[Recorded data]

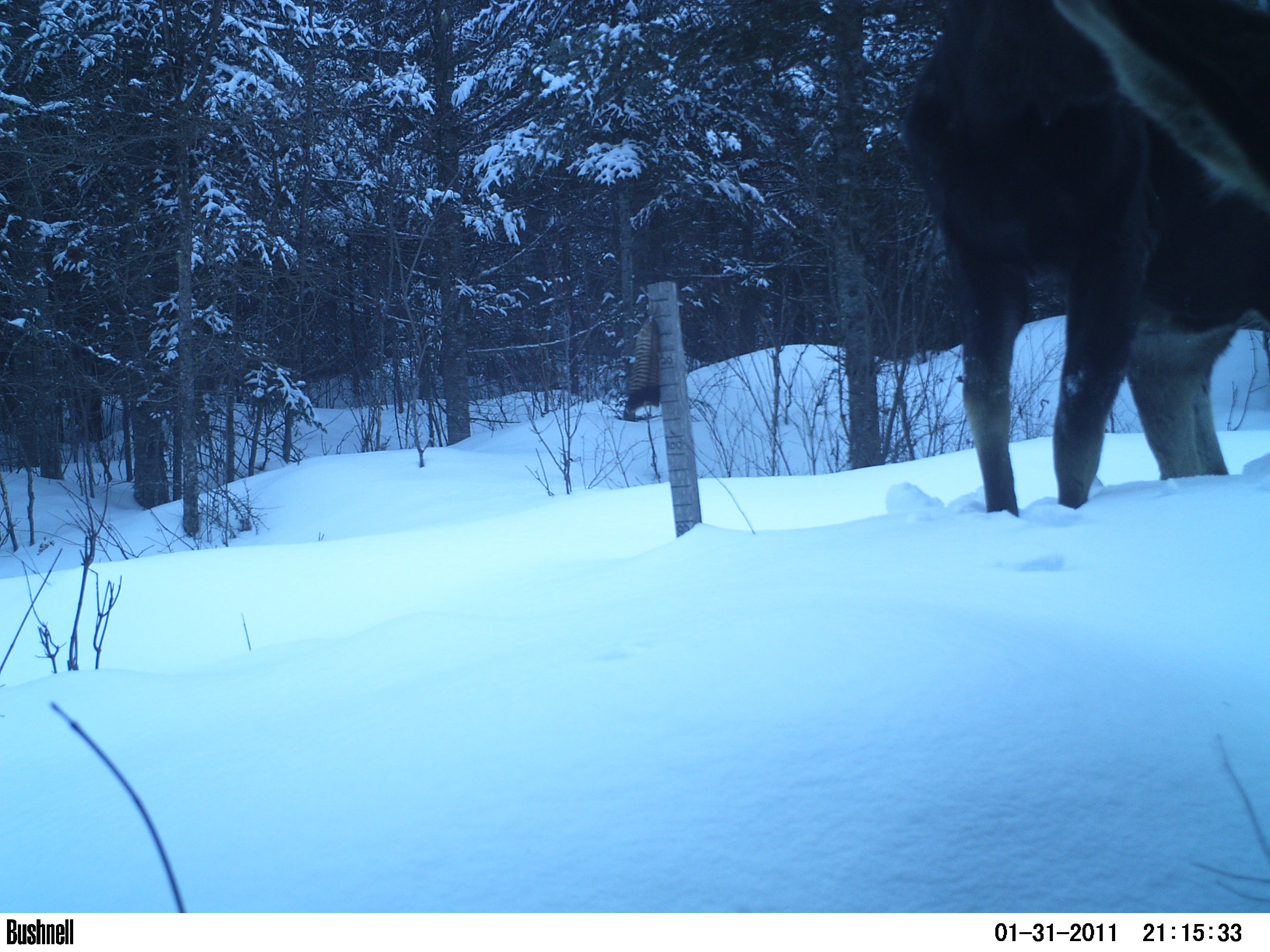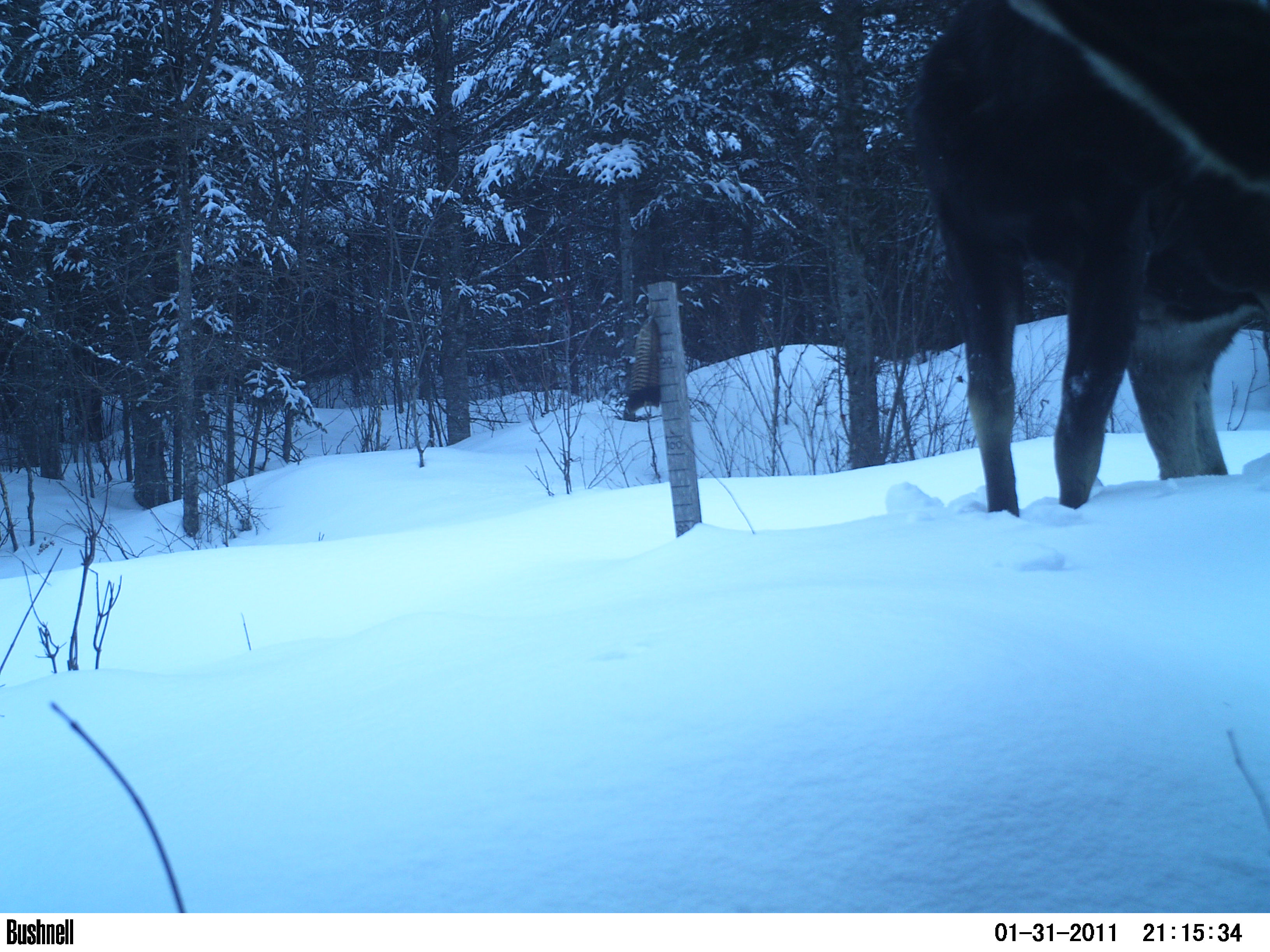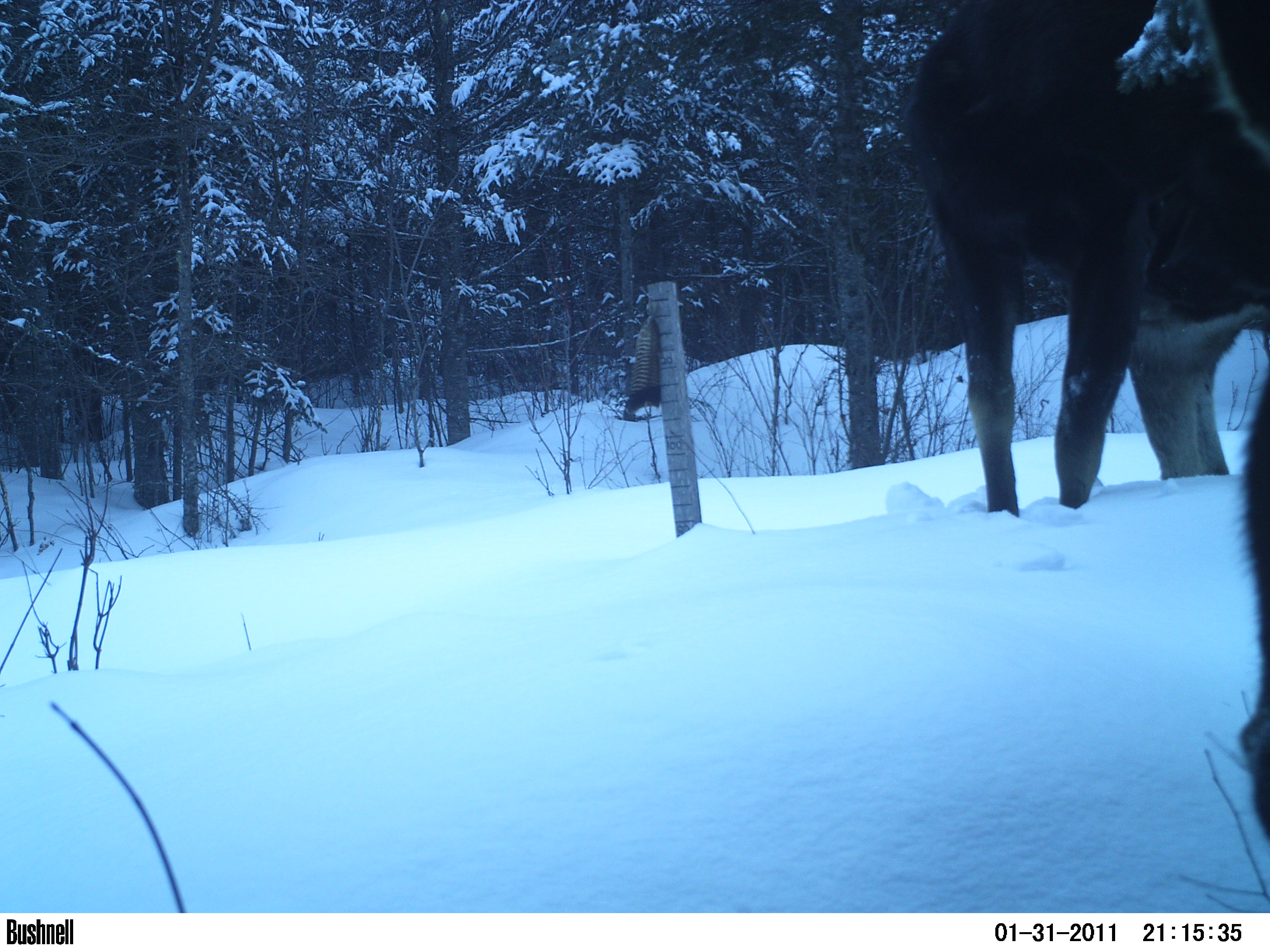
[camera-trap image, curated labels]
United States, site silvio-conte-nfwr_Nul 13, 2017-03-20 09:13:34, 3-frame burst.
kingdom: Animalia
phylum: Chordata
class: Mammalia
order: Artiodactyla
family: Cervidae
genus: Alces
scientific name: Alces alces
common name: moose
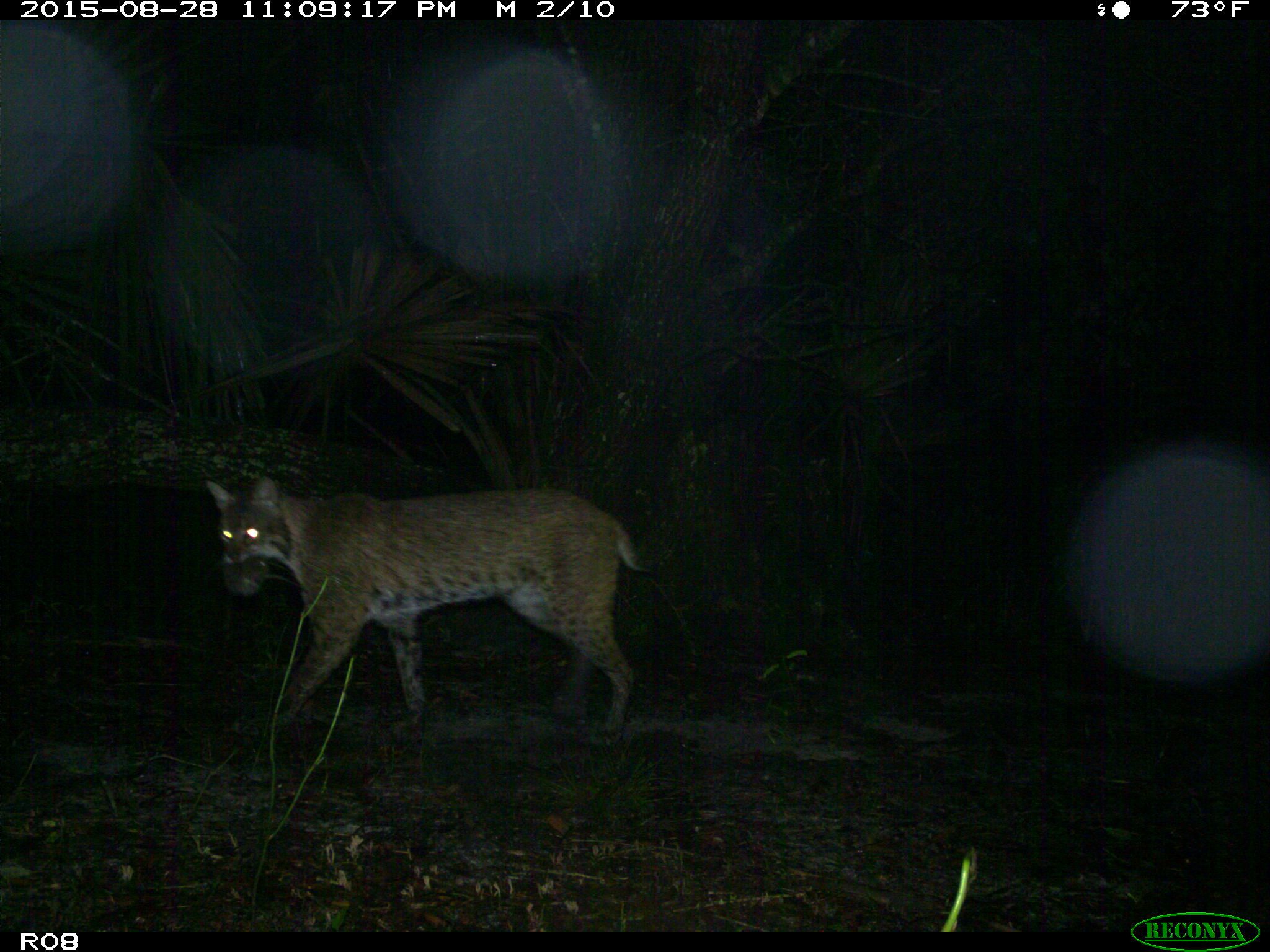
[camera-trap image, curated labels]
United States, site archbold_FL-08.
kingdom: Animalia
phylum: Chordata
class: Mammalia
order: Carnivora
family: Felidae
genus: Lynx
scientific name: Lynx rufus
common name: bobcat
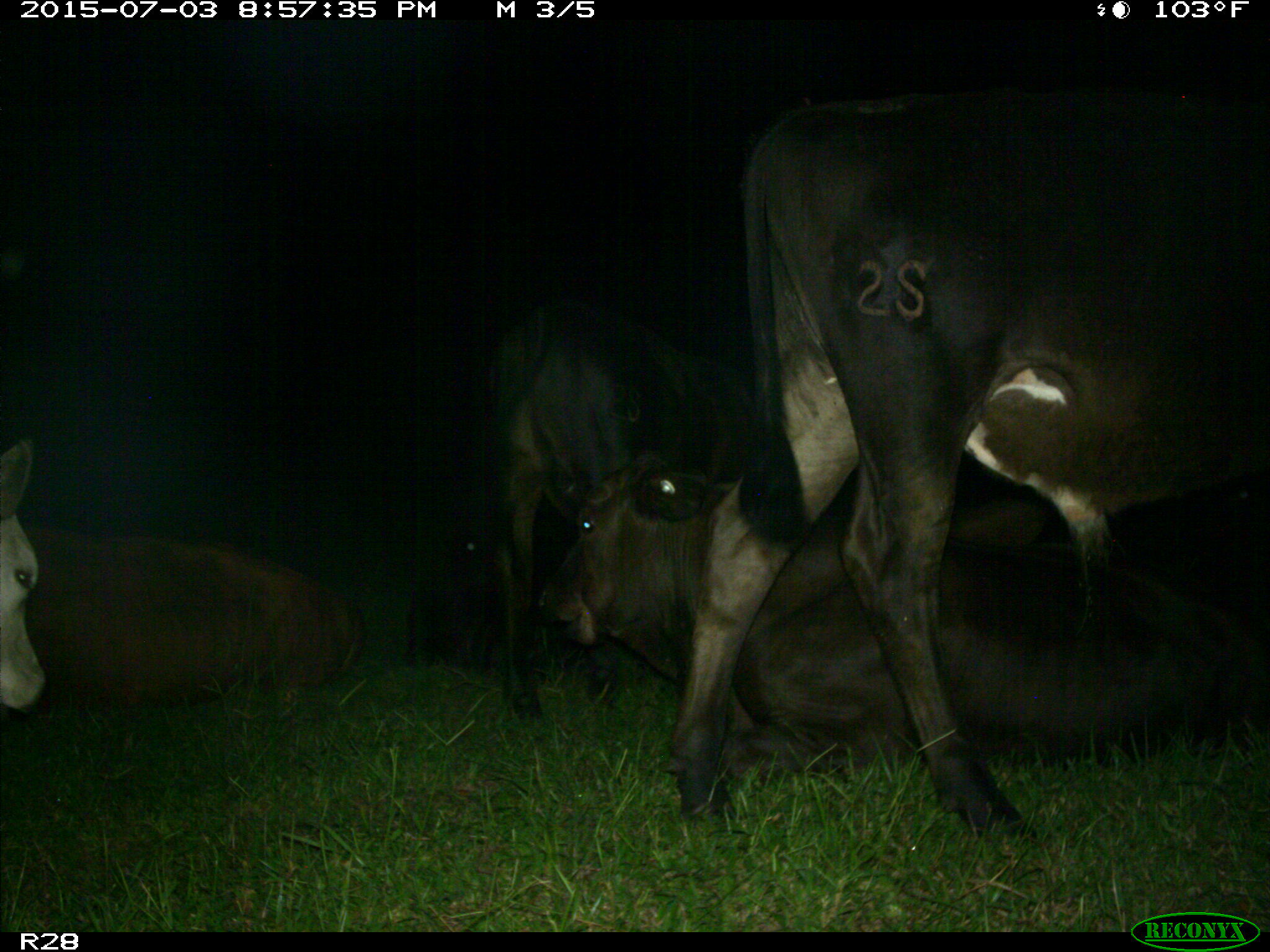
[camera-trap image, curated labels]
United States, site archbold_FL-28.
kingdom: Animalia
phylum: Chordata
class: Mammalia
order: Artiodactyla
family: Bovidae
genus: Bos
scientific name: Bos taurus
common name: domestic cow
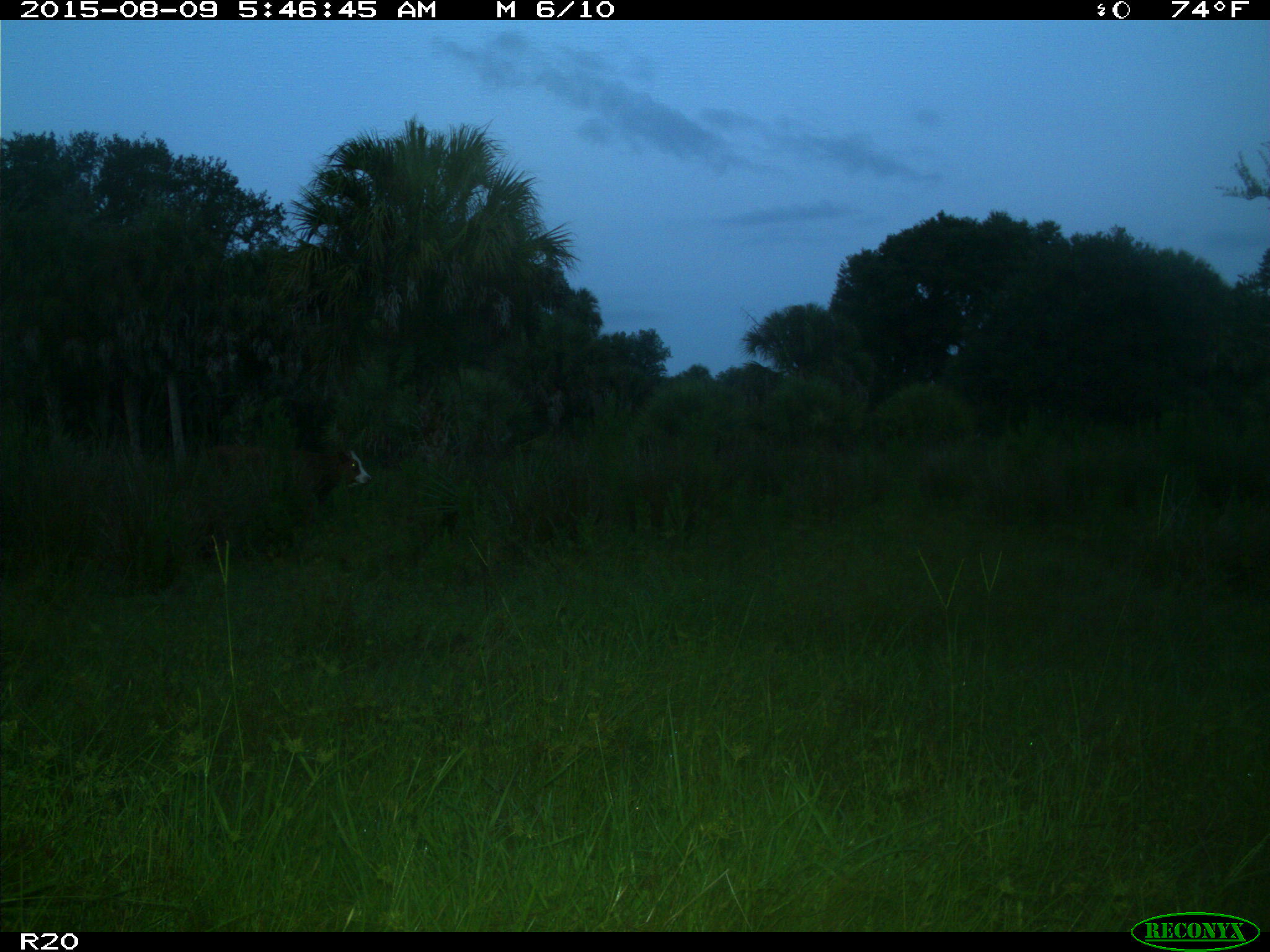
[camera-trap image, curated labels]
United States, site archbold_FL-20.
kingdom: Animalia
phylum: Chordata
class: Mammalia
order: Artiodactyla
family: Bovidae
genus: Bos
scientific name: Bos taurus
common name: domestic cow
Bos taurus (domestic cow).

> [Aim of the task] Your copy should match every entry above exactly and contain no pictures.

> [Written answer]
[camera-trap image, curated labels]
United States, site silvio-conte-nfwr_Nul 13, 2017-03-20 09:13:34, 3-frame burst.
kingdom: Animalia
phylum: Chordata
class: Mammalia
order: Artiodactyla
family: Cervidae
genus: Alces
scientific name: Alces alces
common name: moose
[camera-trap image, curated labels]
United States, site archbold_FL-08.
kingdom: Animalia
phylum: Chordata
class: Mammalia
order: Carnivora
family: Felidae
genus: Lynx
scientific name: Lynx rufus
common name: bobcat
[camera-trap image, curated labels]
United States, site archbold_FL-28.
kingdom: Animalia
phylum: Chordata
class: Mammalia
order: Artiodactyla
family: Bovidae
genus: Bos
scientific name: Bos taurus
common name: domestic cow
[camera-trap image, curated labels]
United States, site archbold_FL-20.
kingdom: Animalia
phylum: Chordata
class: Mammalia
order: Artiodactyla
family: Bovidae
genus: Bos
scientific name: Bos taurus
common name: domestic cow
Bos taurus (domestic cow).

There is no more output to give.